#### Data in this exercise ####
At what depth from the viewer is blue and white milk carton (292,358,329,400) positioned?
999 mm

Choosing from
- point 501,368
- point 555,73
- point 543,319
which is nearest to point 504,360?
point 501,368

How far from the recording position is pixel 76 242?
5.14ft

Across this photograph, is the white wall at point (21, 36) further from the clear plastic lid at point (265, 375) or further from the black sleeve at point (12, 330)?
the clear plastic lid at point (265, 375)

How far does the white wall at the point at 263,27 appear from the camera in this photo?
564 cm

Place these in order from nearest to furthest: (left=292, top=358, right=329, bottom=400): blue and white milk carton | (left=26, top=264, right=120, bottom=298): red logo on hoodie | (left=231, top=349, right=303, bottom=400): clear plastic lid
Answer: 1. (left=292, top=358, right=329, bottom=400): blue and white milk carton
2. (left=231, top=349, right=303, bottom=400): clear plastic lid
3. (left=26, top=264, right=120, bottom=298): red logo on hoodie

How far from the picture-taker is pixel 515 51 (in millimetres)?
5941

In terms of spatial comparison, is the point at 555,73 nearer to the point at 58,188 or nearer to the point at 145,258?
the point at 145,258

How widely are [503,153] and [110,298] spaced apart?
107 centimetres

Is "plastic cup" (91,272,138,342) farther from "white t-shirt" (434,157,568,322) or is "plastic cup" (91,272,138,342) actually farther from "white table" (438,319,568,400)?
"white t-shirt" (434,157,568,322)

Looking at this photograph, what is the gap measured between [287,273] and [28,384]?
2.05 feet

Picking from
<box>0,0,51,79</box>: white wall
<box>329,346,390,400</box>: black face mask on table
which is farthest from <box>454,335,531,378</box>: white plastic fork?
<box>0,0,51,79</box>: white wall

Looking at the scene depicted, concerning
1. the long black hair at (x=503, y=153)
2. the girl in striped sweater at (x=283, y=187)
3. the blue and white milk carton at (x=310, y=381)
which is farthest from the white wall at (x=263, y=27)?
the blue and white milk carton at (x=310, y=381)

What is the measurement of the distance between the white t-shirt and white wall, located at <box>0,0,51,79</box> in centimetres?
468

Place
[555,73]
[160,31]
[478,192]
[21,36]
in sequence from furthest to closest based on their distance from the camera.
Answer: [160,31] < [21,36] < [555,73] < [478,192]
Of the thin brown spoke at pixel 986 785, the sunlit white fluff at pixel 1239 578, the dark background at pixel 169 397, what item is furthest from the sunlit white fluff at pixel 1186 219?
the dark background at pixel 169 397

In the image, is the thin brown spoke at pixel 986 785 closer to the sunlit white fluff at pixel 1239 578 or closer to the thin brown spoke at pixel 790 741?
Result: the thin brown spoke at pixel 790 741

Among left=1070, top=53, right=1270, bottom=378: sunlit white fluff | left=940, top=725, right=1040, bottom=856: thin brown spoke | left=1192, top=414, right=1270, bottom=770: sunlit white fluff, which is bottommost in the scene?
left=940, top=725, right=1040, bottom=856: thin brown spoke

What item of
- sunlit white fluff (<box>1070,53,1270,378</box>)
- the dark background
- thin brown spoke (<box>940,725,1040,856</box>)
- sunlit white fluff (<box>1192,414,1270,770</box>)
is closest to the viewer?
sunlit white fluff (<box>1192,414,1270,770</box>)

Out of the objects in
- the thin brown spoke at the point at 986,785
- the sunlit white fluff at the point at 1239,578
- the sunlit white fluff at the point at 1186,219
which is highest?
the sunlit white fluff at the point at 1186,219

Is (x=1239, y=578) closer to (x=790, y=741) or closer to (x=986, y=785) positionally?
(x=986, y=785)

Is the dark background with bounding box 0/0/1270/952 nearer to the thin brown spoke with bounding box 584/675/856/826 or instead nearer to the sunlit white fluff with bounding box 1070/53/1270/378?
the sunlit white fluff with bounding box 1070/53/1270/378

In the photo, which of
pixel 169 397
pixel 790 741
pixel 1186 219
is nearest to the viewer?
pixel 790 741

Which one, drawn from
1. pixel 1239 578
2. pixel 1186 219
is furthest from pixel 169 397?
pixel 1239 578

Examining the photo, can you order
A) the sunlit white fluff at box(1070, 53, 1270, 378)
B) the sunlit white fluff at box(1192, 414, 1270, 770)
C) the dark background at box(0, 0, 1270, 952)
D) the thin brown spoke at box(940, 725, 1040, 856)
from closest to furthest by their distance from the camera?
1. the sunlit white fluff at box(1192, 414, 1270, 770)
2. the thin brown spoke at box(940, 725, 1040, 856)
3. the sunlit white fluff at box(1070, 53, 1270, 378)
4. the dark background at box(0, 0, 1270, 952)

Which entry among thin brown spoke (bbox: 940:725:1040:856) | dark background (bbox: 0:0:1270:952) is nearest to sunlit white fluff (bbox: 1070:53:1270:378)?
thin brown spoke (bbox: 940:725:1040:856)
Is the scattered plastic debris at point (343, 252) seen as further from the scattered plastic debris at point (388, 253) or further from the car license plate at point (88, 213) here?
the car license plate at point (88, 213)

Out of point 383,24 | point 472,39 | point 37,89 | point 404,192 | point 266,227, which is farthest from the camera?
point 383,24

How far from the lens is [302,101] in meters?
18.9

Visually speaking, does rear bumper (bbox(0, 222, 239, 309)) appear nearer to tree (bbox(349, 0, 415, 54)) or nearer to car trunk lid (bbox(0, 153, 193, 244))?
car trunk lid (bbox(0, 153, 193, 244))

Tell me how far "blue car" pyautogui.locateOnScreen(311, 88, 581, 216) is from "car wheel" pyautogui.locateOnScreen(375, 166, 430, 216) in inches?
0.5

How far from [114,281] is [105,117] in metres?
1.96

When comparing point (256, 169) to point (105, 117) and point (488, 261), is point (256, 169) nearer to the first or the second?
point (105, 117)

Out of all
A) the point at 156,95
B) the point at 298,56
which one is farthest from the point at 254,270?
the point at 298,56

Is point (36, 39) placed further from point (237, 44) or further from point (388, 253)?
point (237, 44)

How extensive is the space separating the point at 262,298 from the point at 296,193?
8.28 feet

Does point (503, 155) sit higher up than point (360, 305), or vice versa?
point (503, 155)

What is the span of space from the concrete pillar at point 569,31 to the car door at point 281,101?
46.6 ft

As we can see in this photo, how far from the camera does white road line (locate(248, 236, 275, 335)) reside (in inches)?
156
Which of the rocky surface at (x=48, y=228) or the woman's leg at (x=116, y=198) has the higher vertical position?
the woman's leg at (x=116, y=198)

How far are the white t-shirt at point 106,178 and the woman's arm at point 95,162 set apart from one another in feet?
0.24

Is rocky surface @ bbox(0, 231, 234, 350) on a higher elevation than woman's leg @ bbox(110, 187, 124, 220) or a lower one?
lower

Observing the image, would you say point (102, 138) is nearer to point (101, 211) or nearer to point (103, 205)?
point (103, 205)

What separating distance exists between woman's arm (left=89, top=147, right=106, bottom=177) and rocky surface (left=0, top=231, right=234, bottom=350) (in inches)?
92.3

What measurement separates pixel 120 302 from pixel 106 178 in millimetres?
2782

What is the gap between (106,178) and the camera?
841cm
####
Problem to solve: Show every line in the records above that contains the string "item". Match case exactly.

Correct output:
Of the thin brown spoke at pixel 986 785, the sunlit white fluff at pixel 1239 578, the dark background at pixel 169 397, what item is furthest from the sunlit white fluff at pixel 1186 219?
What item of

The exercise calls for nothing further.